"WHAT is one murder here or there compared with the historical process? And yet, when we pick up a newspaper, what do we find but murder alone?" So complains Karl Marx to a new acquaintance who could very well be the infamous Limehouse Golem, the perpetrator of a series of brutal murders that will soon have all London in thrall. The year is 1880; the date, which we ascertain from a diary that may be the murderer's, is Sept. 10; the time, scarcely an hour before the first prostitute will literally lose her head to the Golem.
Our murderer has certain pretensions: he professes himself to be an artist, a force of nature, the incarnate will of the merciless city -- anything but what he is, a murderer plain and simple, with a murderer's banal insistence upon his own importance, his superiority to the herd, his peculiar genius. Marx's passing observation secures him a place on the murderer's list of intended victims, though too late to liberate the historical process from his radical ruminations. In Peter Ackroyd's new novel, "The Trial of Elizabeth Cree," where this conversation takes place, the old philosopher is not up to anything more revolutionary than an epic poem, which he works on in the mornings under the great dome of the reading room at the British Museum.
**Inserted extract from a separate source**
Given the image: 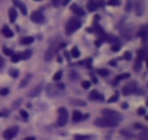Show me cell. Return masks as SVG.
Wrapping results in <instances>:
<instances>
[{"label": "cell", "mask_w": 148, "mask_h": 140, "mask_svg": "<svg viewBox=\"0 0 148 140\" xmlns=\"http://www.w3.org/2000/svg\"><path fill=\"white\" fill-rule=\"evenodd\" d=\"M80 26H82V22H80L77 18H71V19H68L67 24H65V34H67V35H71L73 32H76Z\"/></svg>", "instance_id": "1"}, {"label": "cell", "mask_w": 148, "mask_h": 140, "mask_svg": "<svg viewBox=\"0 0 148 140\" xmlns=\"http://www.w3.org/2000/svg\"><path fill=\"white\" fill-rule=\"evenodd\" d=\"M95 124L97 127H116L119 124V121L112 120V118H108V117H100V118H96L95 120Z\"/></svg>", "instance_id": "2"}, {"label": "cell", "mask_w": 148, "mask_h": 140, "mask_svg": "<svg viewBox=\"0 0 148 140\" xmlns=\"http://www.w3.org/2000/svg\"><path fill=\"white\" fill-rule=\"evenodd\" d=\"M61 91H64V85L62 83H58V82L47 86V92H48L49 96H57V95H60Z\"/></svg>", "instance_id": "3"}, {"label": "cell", "mask_w": 148, "mask_h": 140, "mask_svg": "<svg viewBox=\"0 0 148 140\" xmlns=\"http://www.w3.org/2000/svg\"><path fill=\"white\" fill-rule=\"evenodd\" d=\"M136 92H138V95H141V91H138L136 82H129V83L125 85L123 89H122V94H125V95H134V94H136Z\"/></svg>", "instance_id": "4"}, {"label": "cell", "mask_w": 148, "mask_h": 140, "mask_svg": "<svg viewBox=\"0 0 148 140\" xmlns=\"http://www.w3.org/2000/svg\"><path fill=\"white\" fill-rule=\"evenodd\" d=\"M62 47V44H55V42H52L51 45H49V48L47 50V53H45V60L47 61H49V60H52L54 57H55V54H57V51H58V48H61Z\"/></svg>", "instance_id": "5"}, {"label": "cell", "mask_w": 148, "mask_h": 140, "mask_svg": "<svg viewBox=\"0 0 148 140\" xmlns=\"http://www.w3.org/2000/svg\"><path fill=\"white\" fill-rule=\"evenodd\" d=\"M102 115L103 117H108V118H112V120H116V121H121L122 120V115L118 112V111H113V110H102Z\"/></svg>", "instance_id": "6"}, {"label": "cell", "mask_w": 148, "mask_h": 140, "mask_svg": "<svg viewBox=\"0 0 148 140\" xmlns=\"http://www.w3.org/2000/svg\"><path fill=\"white\" fill-rule=\"evenodd\" d=\"M67 120H68V112L65 108H58V120H57V124L58 125H65L67 124Z\"/></svg>", "instance_id": "7"}, {"label": "cell", "mask_w": 148, "mask_h": 140, "mask_svg": "<svg viewBox=\"0 0 148 140\" xmlns=\"http://www.w3.org/2000/svg\"><path fill=\"white\" fill-rule=\"evenodd\" d=\"M16 134H18V127H10V128L3 131V139L5 140H12Z\"/></svg>", "instance_id": "8"}, {"label": "cell", "mask_w": 148, "mask_h": 140, "mask_svg": "<svg viewBox=\"0 0 148 140\" xmlns=\"http://www.w3.org/2000/svg\"><path fill=\"white\" fill-rule=\"evenodd\" d=\"M31 21L35 22V24H42L44 22V15L41 10H36V12H32L31 15Z\"/></svg>", "instance_id": "9"}, {"label": "cell", "mask_w": 148, "mask_h": 140, "mask_svg": "<svg viewBox=\"0 0 148 140\" xmlns=\"http://www.w3.org/2000/svg\"><path fill=\"white\" fill-rule=\"evenodd\" d=\"M144 10H145L144 2H142V0H136V3H135V13L138 16H142L144 15Z\"/></svg>", "instance_id": "10"}, {"label": "cell", "mask_w": 148, "mask_h": 140, "mask_svg": "<svg viewBox=\"0 0 148 140\" xmlns=\"http://www.w3.org/2000/svg\"><path fill=\"white\" fill-rule=\"evenodd\" d=\"M89 99H90V101H102V99H103V95L99 94L97 91H90V94H89Z\"/></svg>", "instance_id": "11"}, {"label": "cell", "mask_w": 148, "mask_h": 140, "mask_svg": "<svg viewBox=\"0 0 148 140\" xmlns=\"http://www.w3.org/2000/svg\"><path fill=\"white\" fill-rule=\"evenodd\" d=\"M13 5H15V6H16V8L21 10V13H22V15H26V13H28V10H26V6H25L22 2H19V0H13Z\"/></svg>", "instance_id": "12"}, {"label": "cell", "mask_w": 148, "mask_h": 140, "mask_svg": "<svg viewBox=\"0 0 148 140\" xmlns=\"http://www.w3.org/2000/svg\"><path fill=\"white\" fill-rule=\"evenodd\" d=\"M71 12L76 13V15H79V16H83V15H84V10H83L79 5H71Z\"/></svg>", "instance_id": "13"}, {"label": "cell", "mask_w": 148, "mask_h": 140, "mask_svg": "<svg viewBox=\"0 0 148 140\" xmlns=\"http://www.w3.org/2000/svg\"><path fill=\"white\" fill-rule=\"evenodd\" d=\"M2 34H3L6 38H12V37H13V31H12L9 26H3V28H2Z\"/></svg>", "instance_id": "14"}, {"label": "cell", "mask_w": 148, "mask_h": 140, "mask_svg": "<svg viewBox=\"0 0 148 140\" xmlns=\"http://www.w3.org/2000/svg\"><path fill=\"white\" fill-rule=\"evenodd\" d=\"M128 78H129V73H123V75H119V76H116V78H115V80H113L112 83H113V85H118V83H119L121 80H125V79H128Z\"/></svg>", "instance_id": "15"}, {"label": "cell", "mask_w": 148, "mask_h": 140, "mask_svg": "<svg viewBox=\"0 0 148 140\" xmlns=\"http://www.w3.org/2000/svg\"><path fill=\"white\" fill-rule=\"evenodd\" d=\"M16 18H18V12H16V9H15V8L9 9V19H10V22H15Z\"/></svg>", "instance_id": "16"}, {"label": "cell", "mask_w": 148, "mask_h": 140, "mask_svg": "<svg viewBox=\"0 0 148 140\" xmlns=\"http://www.w3.org/2000/svg\"><path fill=\"white\" fill-rule=\"evenodd\" d=\"M41 91H42V85H38V86H36L34 91H31V92H29V96H31V98H34V96H38V95L41 94Z\"/></svg>", "instance_id": "17"}, {"label": "cell", "mask_w": 148, "mask_h": 140, "mask_svg": "<svg viewBox=\"0 0 148 140\" xmlns=\"http://www.w3.org/2000/svg\"><path fill=\"white\" fill-rule=\"evenodd\" d=\"M82 120H83V114H82L80 111L76 110V111L73 112V121H76V123H77V121H82Z\"/></svg>", "instance_id": "18"}, {"label": "cell", "mask_w": 148, "mask_h": 140, "mask_svg": "<svg viewBox=\"0 0 148 140\" xmlns=\"http://www.w3.org/2000/svg\"><path fill=\"white\" fill-rule=\"evenodd\" d=\"M96 8H97V3L95 2V0H90V2L87 3V10H89V12H95Z\"/></svg>", "instance_id": "19"}, {"label": "cell", "mask_w": 148, "mask_h": 140, "mask_svg": "<svg viewBox=\"0 0 148 140\" xmlns=\"http://www.w3.org/2000/svg\"><path fill=\"white\" fill-rule=\"evenodd\" d=\"M32 55V53L29 51V50H26V51H22V53H19V57H21V60H28L29 57Z\"/></svg>", "instance_id": "20"}, {"label": "cell", "mask_w": 148, "mask_h": 140, "mask_svg": "<svg viewBox=\"0 0 148 140\" xmlns=\"http://www.w3.org/2000/svg\"><path fill=\"white\" fill-rule=\"evenodd\" d=\"M31 79H32V76H31V75H26V76H25V78L22 79V82H21L19 88H25V86H26V85L29 83V80H31Z\"/></svg>", "instance_id": "21"}, {"label": "cell", "mask_w": 148, "mask_h": 140, "mask_svg": "<svg viewBox=\"0 0 148 140\" xmlns=\"http://www.w3.org/2000/svg\"><path fill=\"white\" fill-rule=\"evenodd\" d=\"M70 102H71V105H76V107H77V105H79V107H84V105H86V102L82 101V99H71Z\"/></svg>", "instance_id": "22"}, {"label": "cell", "mask_w": 148, "mask_h": 140, "mask_svg": "<svg viewBox=\"0 0 148 140\" xmlns=\"http://www.w3.org/2000/svg\"><path fill=\"white\" fill-rule=\"evenodd\" d=\"M32 41H34V38H32V37H23V38L21 40V42H22L23 45H28V44H32Z\"/></svg>", "instance_id": "23"}, {"label": "cell", "mask_w": 148, "mask_h": 140, "mask_svg": "<svg viewBox=\"0 0 148 140\" xmlns=\"http://www.w3.org/2000/svg\"><path fill=\"white\" fill-rule=\"evenodd\" d=\"M79 55H80L79 48H77V47H73V48H71V57H74V58H79Z\"/></svg>", "instance_id": "24"}, {"label": "cell", "mask_w": 148, "mask_h": 140, "mask_svg": "<svg viewBox=\"0 0 148 140\" xmlns=\"http://www.w3.org/2000/svg\"><path fill=\"white\" fill-rule=\"evenodd\" d=\"M141 63H142V58H141V57H139V58H138V60H136V63H135V64H134V69H135V70H136V72H139V70H141Z\"/></svg>", "instance_id": "25"}, {"label": "cell", "mask_w": 148, "mask_h": 140, "mask_svg": "<svg viewBox=\"0 0 148 140\" xmlns=\"http://www.w3.org/2000/svg\"><path fill=\"white\" fill-rule=\"evenodd\" d=\"M89 139V136H86V134H76L74 136V140H87Z\"/></svg>", "instance_id": "26"}, {"label": "cell", "mask_w": 148, "mask_h": 140, "mask_svg": "<svg viewBox=\"0 0 148 140\" xmlns=\"http://www.w3.org/2000/svg\"><path fill=\"white\" fill-rule=\"evenodd\" d=\"M61 76H62V72H57V73L54 75V78H52V80H54V82H60V79H61Z\"/></svg>", "instance_id": "27"}, {"label": "cell", "mask_w": 148, "mask_h": 140, "mask_svg": "<svg viewBox=\"0 0 148 140\" xmlns=\"http://www.w3.org/2000/svg\"><path fill=\"white\" fill-rule=\"evenodd\" d=\"M9 75H10L12 78H18L19 73H18V70H16V69H10V70H9Z\"/></svg>", "instance_id": "28"}, {"label": "cell", "mask_w": 148, "mask_h": 140, "mask_svg": "<svg viewBox=\"0 0 148 140\" xmlns=\"http://www.w3.org/2000/svg\"><path fill=\"white\" fill-rule=\"evenodd\" d=\"M3 53H5L6 55H12V54H13V51H12L10 48H8V47H3Z\"/></svg>", "instance_id": "29"}, {"label": "cell", "mask_w": 148, "mask_h": 140, "mask_svg": "<svg viewBox=\"0 0 148 140\" xmlns=\"http://www.w3.org/2000/svg\"><path fill=\"white\" fill-rule=\"evenodd\" d=\"M90 83H92V82H89V80H83V82H82V86H83L84 89H89V88H90Z\"/></svg>", "instance_id": "30"}, {"label": "cell", "mask_w": 148, "mask_h": 140, "mask_svg": "<svg viewBox=\"0 0 148 140\" xmlns=\"http://www.w3.org/2000/svg\"><path fill=\"white\" fill-rule=\"evenodd\" d=\"M19 60H21L19 54H12V61H13V63H18Z\"/></svg>", "instance_id": "31"}, {"label": "cell", "mask_w": 148, "mask_h": 140, "mask_svg": "<svg viewBox=\"0 0 148 140\" xmlns=\"http://www.w3.org/2000/svg\"><path fill=\"white\" fill-rule=\"evenodd\" d=\"M119 0H109V5H112V6H119Z\"/></svg>", "instance_id": "32"}, {"label": "cell", "mask_w": 148, "mask_h": 140, "mask_svg": "<svg viewBox=\"0 0 148 140\" xmlns=\"http://www.w3.org/2000/svg\"><path fill=\"white\" fill-rule=\"evenodd\" d=\"M21 115H22L23 120H28V112H26L25 110H21Z\"/></svg>", "instance_id": "33"}, {"label": "cell", "mask_w": 148, "mask_h": 140, "mask_svg": "<svg viewBox=\"0 0 148 140\" xmlns=\"http://www.w3.org/2000/svg\"><path fill=\"white\" fill-rule=\"evenodd\" d=\"M131 57H132V54H131L129 51H126V53L123 54V58H125V60H131Z\"/></svg>", "instance_id": "34"}, {"label": "cell", "mask_w": 148, "mask_h": 140, "mask_svg": "<svg viewBox=\"0 0 148 140\" xmlns=\"http://www.w3.org/2000/svg\"><path fill=\"white\" fill-rule=\"evenodd\" d=\"M8 94H9V89H8V88L0 89V95H8Z\"/></svg>", "instance_id": "35"}, {"label": "cell", "mask_w": 148, "mask_h": 140, "mask_svg": "<svg viewBox=\"0 0 148 140\" xmlns=\"http://www.w3.org/2000/svg\"><path fill=\"white\" fill-rule=\"evenodd\" d=\"M99 75H102V76H106V75H108V70H105V69H100V70H99Z\"/></svg>", "instance_id": "36"}, {"label": "cell", "mask_w": 148, "mask_h": 140, "mask_svg": "<svg viewBox=\"0 0 148 140\" xmlns=\"http://www.w3.org/2000/svg\"><path fill=\"white\" fill-rule=\"evenodd\" d=\"M119 48H121V45H119V44H115V45H112V51H119Z\"/></svg>", "instance_id": "37"}, {"label": "cell", "mask_w": 148, "mask_h": 140, "mask_svg": "<svg viewBox=\"0 0 148 140\" xmlns=\"http://www.w3.org/2000/svg\"><path fill=\"white\" fill-rule=\"evenodd\" d=\"M51 3L54 6H58V5H61V0H51Z\"/></svg>", "instance_id": "38"}, {"label": "cell", "mask_w": 148, "mask_h": 140, "mask_svg": "<svg viewBox=\"0 0 148 140\" xmlns=\"http://www.w3.org/2000/svg\"><path fill=\"white\" fill-rule=\"evenodd\" d=\"M115 101H118V95H113V96L109 99V102H115Z\"/></svg>", "instance_id": "39"}, {"label": "cell", "mask_w": 148, "mask_h": 140, "mask_svg": "<svg viewBox=\"0 0 148 140\" xmlns=\"http://www.w3.org/2000/svg\"><path fill=\"white\" fill-rule=\"evenodd\" d=\"M138 114H139V115H144V114H145V110H144V108H139V110H138Z\"/></svg>", "instance_id": "40"}, {"label": "cell", "mask_w": 148, "mask_h": 140, "mask_svg": "<svg viewBox=\"0 0 148 140\" xmlns=\"http://www.w3.org/2000/svg\"><path fill=\"white\" fill-rule=\"evenodd\" d=\"M131 6H132V3H131V2H128V5H126V12H129Z\"/></svg>", "instance_id": "41"}, {"label": "cell", "mask_w": 148, "mask_h": 140, "mask_svg": "<svg viewBox=\"0 0 148 140\" xmlns=\"http://www.w3.org/2000/svg\"><path fill=\"white\" fill-rule=\"evenodd\" d=\"M135 128H139V130H144V127L141 124H135Z\"/></svg>", "instance_id": "42"}, {"label": "cell", "mask_w": 148, "mask_h": 140, "mask_svg": "<svg viewBox=\"0 0 148 140\" xmlns=\"http://www.w3.org/2000/svg\"><path fill=\"white\" fill-rule=\"evenodd\" d=\"M61 3L62 5H67V3H70V0H61Z\"/></svg>", "instance_id": "43"}, {"label": "cell", "mask_w": 148, "mask_h": 140, "mask_svg": "<svg viewBox=\"0 0 148 140\" xmlns=\"http://www.w3.org/2000/svg\"><path fill=\"white\" fill-rule=\"evenodd\" d=\"M2 67H3V58L0 57V69H2Z\"/></svg>", "instance_id": "44"}, {"label": "cell", "mask_w": 148, "mask_h": 140, "mask_svg": "<svg viewBox=\"0 0 148 140\" xmlns=\"http://www.w3.org/2000/svg\"><path fill=\"white\" fill-rule=\"evenodd\" d=\"M25 140H35V137H26Z\"/></svg>", "instance_id": "45"}, {"label": "cell", "mask_w": 148, "mask_h": 140, "mask_svg": "<svg viewBox=\"0 0 148 140\" xmlns=\"http://www.w3.org/2000/svg\"><path fill=\"white\" fill-rule=\"evenodd\" d=\"M35 2H41V0H35Z\"/></svg>", "instance_id": "46"}]
</instances>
When he is not writing, Herr Marx is reading George Gissing's latest book, while Gissing himself sits a few seats away, reading his own analysis of Thomas De Quincey's essay on murder. As a young man, De Quincey spent a long, cold, miserable winter sleeping on the inhospitable streets of London, befriended only by a child and saved from death by a prostitute. "That is why," Gissing concludes, "the city and his suffering within it became -- if we may borrow a phrase from that great modern poet Charles Baudelaire -- the landscape of his imagination."
And so it is for Peter Ackroyd as well. Victorian London, in all its awful, teeming, endless variety, with its dark alleyways peopled by criminals, beggars and children, its unbreathable air, its pea-soup smog, its carriages rattling along streets lined with prostitutes, its weary laborers filing out for a pint at the end of a mind-numbing day, its warm, smoke-filled theaters, its cool, airy, quiet museum library, its actors, its murderers, its writers, its intellectuals -- all of this erupts from Mr. Ackroyd's overheated imagination with the hectic, insistent reality of a nightmare. He cannot look away until he wakes up, and neither can we.